La colonne dense gravissait en serpentant le flanc infertile du Chaendaer, sa queue encore dans Rhuidean alors que sa tête atteignait la crête, puis redescendait sur des plateaux montueux accidentés, parsemés de flèches rocheuses et de buttes tabulaires, certaines striées de rouge ou d’ocre parmi le gris ou le brun. L’air était si clair que Moiraine pouvait voir à des lieues à la ronde, même après qu’ils furent descendus du Chaendaer. De grands arcs naturels se dressaient et, dans toutes les directions, des montagnes tendaient vers le ciel leurs cimes déchiquetées. Des creux et des ravins à sec crevassaient un terrain parsemé çà et là de buissons épineux bas et de plantes aphylles à piquants. Les arbres rares, noueux et rabougris, avaient aussi généralement des piquants ou des épines. Le soleil le transformait en four, ce pays. Un pays dur qui avait formé un peuple dur. Cependant Lan n’était pas le seul à changer, ou à être changé. Elle aurait bien voulu voir ce que Rand ferait finalement des Aiels. C’était un long voyage qui les attendait tous.
8
De Vautre côté de la frontière
Perchée à l’arrière du chariot cahotant, Nynaeve se servait d’une main pour garder son équilibre et de l’autre son chapeau de paille tout en observant la violente tempête de sable qui diminuait dans le lointain.
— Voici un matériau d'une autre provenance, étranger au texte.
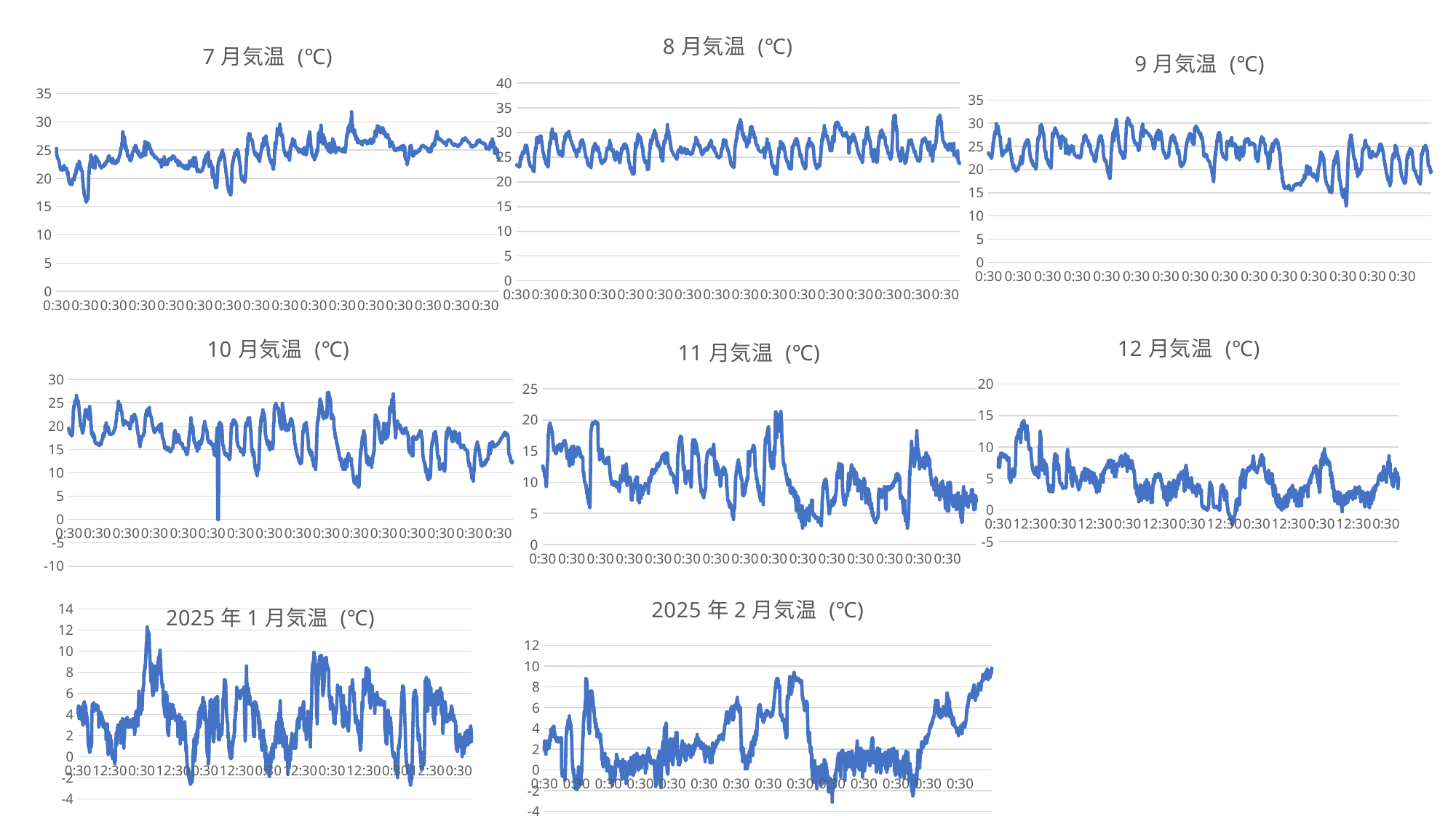
In the "9 月気温（℃）" chart, is the lowest plotted value greater or less than 15? less Which chart reaches a higher peak temperature, "8 月気温（℃）" or "12 月気温（℃）"? 8 月気温（℃） How many charts are on the slide? 8 In the "8 月気温（℃）" chart, what is the highest value shown on the vertical axis? 40 In the "8 月気温（℃）" chart, is the lowest plotted value greater or less than 15? greater In the "2025 年 2 月気温（℃）" chart, do the values at the right end of the x axis rise or fall compared with the start? rise In the "7 月気温（℃）" chart, is the highest plotted value greater or less than 35? less What kind of chart is the "7 月気温（℃）" chart? line chart In the "12 月気温（℃）" chart, what is the lowest value shown on the vertical axis? -5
Le large bord ombrageait sa figure dans la chaleur matinale, mais la brise produite par la course rapide et bruyante du chariot suffisait à l’arracher de sa tête en dépit de l’écharpe rouge foncé nouée sous son menton. Des prairies légèrement vallonnées avec çà et là des bosquets défilaient de chaque côté, l’herbe flétrie et rare à cause de la température de cette fin d’été ; la poussière brassée par les roues du chariot obscurcissait un peu sa vision et la faisait tousser, par-dessus le marché. Les nuages blancs dans le ciel étaient mensongers. Il n’y avait pas eu de pluie depuis qu’ils avaient quitté Tanchico, voilà des semaines, et du temps s’était écoulé depuis que la large voie en terre battue avait supporté la circulation de chariots qui la maintenaient naguère bien tassée.
Personne ne surgit à cheval de cette muraille brune compacte en apparence, ce qui était aussi bien. Elle n’éprouvait plus sa colère contre les brigands qui avaient tenté de les arrêter si près d’échapper à la folie régnant au Tarabon et, à moins d’être en colère, elle ne pouvait sentir la Vraie Source et moins encore canaliser. Même en colère, elle avait été surprise d’avoir réussi à soulever pareille tempête ; une fois déchaînée, pleine de la fureur de Nynaeve, cette tempête s’était mise à vivre par elle-même. Elayne aussi avait été saisie par son ampleur, bien que, heureusement, elle n’en ait rien dit à Thom ou à Juilin. Mais même si sa force s’accroissait – ses professeurs, à la Tour, lui avaient bien dit que cette force grandirait et, à coup sûr, aucune d’elles n’était assez forte pour l’emporter sur une des Réprouvés comme elle l’avait fait –même avec une puissance accrue elle avait encore cette limitation. Que de ces bandits se représentent et Elayne aurait à se débrouiller seule avec eux, et elle ne voulait pas de ça. Sa première colère s’était évanouie, mais elle s’en préparait habilement une autre.